Most South Koreans believe the North sank their warship, said Peter Beck, a Pantec research fellow at Stanford University. Still, he added that "the average Korean" has not completely accepted the findings and continues to cast doubts on various details. Some would say this makes sense in a country where every president since the 1980s has been accused for corruption.
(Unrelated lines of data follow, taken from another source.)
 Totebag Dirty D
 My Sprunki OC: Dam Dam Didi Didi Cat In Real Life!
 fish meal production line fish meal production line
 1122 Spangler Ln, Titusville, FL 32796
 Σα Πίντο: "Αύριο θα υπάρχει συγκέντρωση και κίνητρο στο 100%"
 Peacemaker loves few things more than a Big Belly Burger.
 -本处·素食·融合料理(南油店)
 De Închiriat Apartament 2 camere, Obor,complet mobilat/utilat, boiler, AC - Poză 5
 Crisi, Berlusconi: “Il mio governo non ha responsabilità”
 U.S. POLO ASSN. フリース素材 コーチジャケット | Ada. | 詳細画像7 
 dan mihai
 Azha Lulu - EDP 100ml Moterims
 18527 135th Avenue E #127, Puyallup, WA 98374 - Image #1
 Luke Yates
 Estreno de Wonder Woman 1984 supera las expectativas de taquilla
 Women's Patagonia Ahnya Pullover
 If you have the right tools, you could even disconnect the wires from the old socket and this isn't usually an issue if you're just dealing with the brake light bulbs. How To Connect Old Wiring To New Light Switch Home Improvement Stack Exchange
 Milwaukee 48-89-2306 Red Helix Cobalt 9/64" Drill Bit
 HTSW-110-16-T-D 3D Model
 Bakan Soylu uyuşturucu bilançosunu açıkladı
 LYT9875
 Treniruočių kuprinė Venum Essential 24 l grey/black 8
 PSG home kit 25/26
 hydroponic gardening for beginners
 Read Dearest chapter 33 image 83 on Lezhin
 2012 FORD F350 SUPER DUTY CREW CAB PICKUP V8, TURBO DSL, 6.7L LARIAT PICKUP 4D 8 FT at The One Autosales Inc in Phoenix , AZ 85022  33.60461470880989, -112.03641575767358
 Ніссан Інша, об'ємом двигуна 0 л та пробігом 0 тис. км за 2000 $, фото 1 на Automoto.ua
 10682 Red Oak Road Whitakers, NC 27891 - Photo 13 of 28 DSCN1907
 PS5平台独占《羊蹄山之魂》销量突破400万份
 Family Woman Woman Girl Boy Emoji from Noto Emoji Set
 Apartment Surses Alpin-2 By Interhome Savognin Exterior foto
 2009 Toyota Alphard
Critics see indications of a cover-up and question why the government has failed to produce important evidence like the ship's radio communication tapes.
A great many South Koreans are also cynical about Lee's handling of the incident. They accuse him of using the event for political gain to rally conservative-leaning voters to his party prior to the gubernatorial elections that took place yesterday.
Kim would be one such skeptic. "It's a fabricated story just for the upcoming election," she said last month.
But despite doubts circulating the liberal-laden blogosphere, experts say more and more unsure Koreans are coming to terms with evidence that Beck calls "too strong to question at this point."
Shin would fall into this group.
"I want to believe that it's not North Korea who attacked our ship. However, I am now confused very much. The rumor saying our government made up the whole story … is not acceptable," she said.
Others have taken their government at its word from the get-go and are just plain fed up with the North.
"During the two horrible years in the army, I was always under stress just because of them. I want to be set free from it," said Kim Dong-hyun, a 23-year-old who just completed the two years of mandatory military service required of all Korean men.
Indeed, North Korea Heritage Foundation analyst Bruce Klingner says the new generation of Koreans hold views more like this ex-soldier's than those of liberals Shin and Kim.
"For them it's less affinity for North Korea, more interest in making money," he said.
Journalist Lee Ji-sook contributed to this report.